Shorter Notices
English Women. By Edith Sitwell (Collins. as. 6d.)
THE get-up of the " Britain in Pictures " series would be an achieve- ment in book production at any time, but under war conditions the charm and distinction of the volumes brings rare refreshment of the spirit. If other numbers were attractive, the present addition in a Wedgwood blue is entrancing : the generous illustrations, both coloured plates and black-and-white, are beautifully reproduced, and there is one tailpiece in particular, that of Grasmere for Dorothy Wordsworth,' which is—well, fit for Dorothy Wordsworth. Miss Sitwell has selected certain outstanding personalities for biographical sketches linked together by the " argument " of the Introduction. This lights on many themes which it would have been extremely interesting to see Miss Sitwell illumine further if space had allowed, but as it is the reader would do well to re-read the Introduction at intervals between the sketches.
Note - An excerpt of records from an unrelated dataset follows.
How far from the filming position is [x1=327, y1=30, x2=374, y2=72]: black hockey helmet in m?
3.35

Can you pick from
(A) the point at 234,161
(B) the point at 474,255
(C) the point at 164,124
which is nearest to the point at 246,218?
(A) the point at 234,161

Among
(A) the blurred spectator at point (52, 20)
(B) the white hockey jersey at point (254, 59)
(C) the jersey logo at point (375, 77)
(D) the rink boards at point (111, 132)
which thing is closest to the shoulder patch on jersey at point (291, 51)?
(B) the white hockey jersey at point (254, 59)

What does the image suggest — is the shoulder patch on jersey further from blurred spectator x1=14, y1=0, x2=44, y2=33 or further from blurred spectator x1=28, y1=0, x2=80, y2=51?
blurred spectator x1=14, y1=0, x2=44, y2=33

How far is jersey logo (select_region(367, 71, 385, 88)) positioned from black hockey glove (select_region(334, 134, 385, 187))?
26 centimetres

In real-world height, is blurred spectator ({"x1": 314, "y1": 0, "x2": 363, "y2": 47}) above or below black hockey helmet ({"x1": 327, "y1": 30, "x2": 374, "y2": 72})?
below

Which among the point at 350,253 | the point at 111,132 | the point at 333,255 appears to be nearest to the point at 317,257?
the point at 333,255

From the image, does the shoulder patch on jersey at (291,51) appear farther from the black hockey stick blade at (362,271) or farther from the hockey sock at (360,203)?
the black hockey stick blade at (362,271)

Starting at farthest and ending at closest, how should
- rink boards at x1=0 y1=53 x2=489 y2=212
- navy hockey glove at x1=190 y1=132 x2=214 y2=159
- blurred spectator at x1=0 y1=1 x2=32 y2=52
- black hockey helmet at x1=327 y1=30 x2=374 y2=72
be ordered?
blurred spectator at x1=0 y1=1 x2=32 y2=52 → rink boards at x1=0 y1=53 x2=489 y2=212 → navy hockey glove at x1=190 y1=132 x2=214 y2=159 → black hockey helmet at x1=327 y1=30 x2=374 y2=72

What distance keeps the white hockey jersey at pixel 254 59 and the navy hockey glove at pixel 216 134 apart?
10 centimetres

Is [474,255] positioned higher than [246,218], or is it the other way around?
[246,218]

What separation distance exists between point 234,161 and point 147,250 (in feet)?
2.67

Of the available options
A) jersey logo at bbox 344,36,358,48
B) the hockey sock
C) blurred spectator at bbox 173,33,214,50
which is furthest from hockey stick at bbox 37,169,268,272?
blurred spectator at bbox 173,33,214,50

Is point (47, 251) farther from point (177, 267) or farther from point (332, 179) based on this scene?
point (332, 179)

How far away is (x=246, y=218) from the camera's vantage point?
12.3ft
In any anthology it is inevitable to quarrel with what is included or excluded, and here it seems a pity that if Miss Sitwell thinks so poorly of Jane Carlyle she did not let her give place to one of the Blue-stockings, to Mrs. Montagu or Mrs. Delany, and, finely- worded obituary notice as it is, the sketch of Virginia Woolf shows a certain lack of objectivity in selection from among a generation which also produced Mrs. Pankhurst, Nurse Cavell—or Amy Johnson. The Rossetti grandfather and father of Byron's doctor was, of course, Polidori, not Polidari.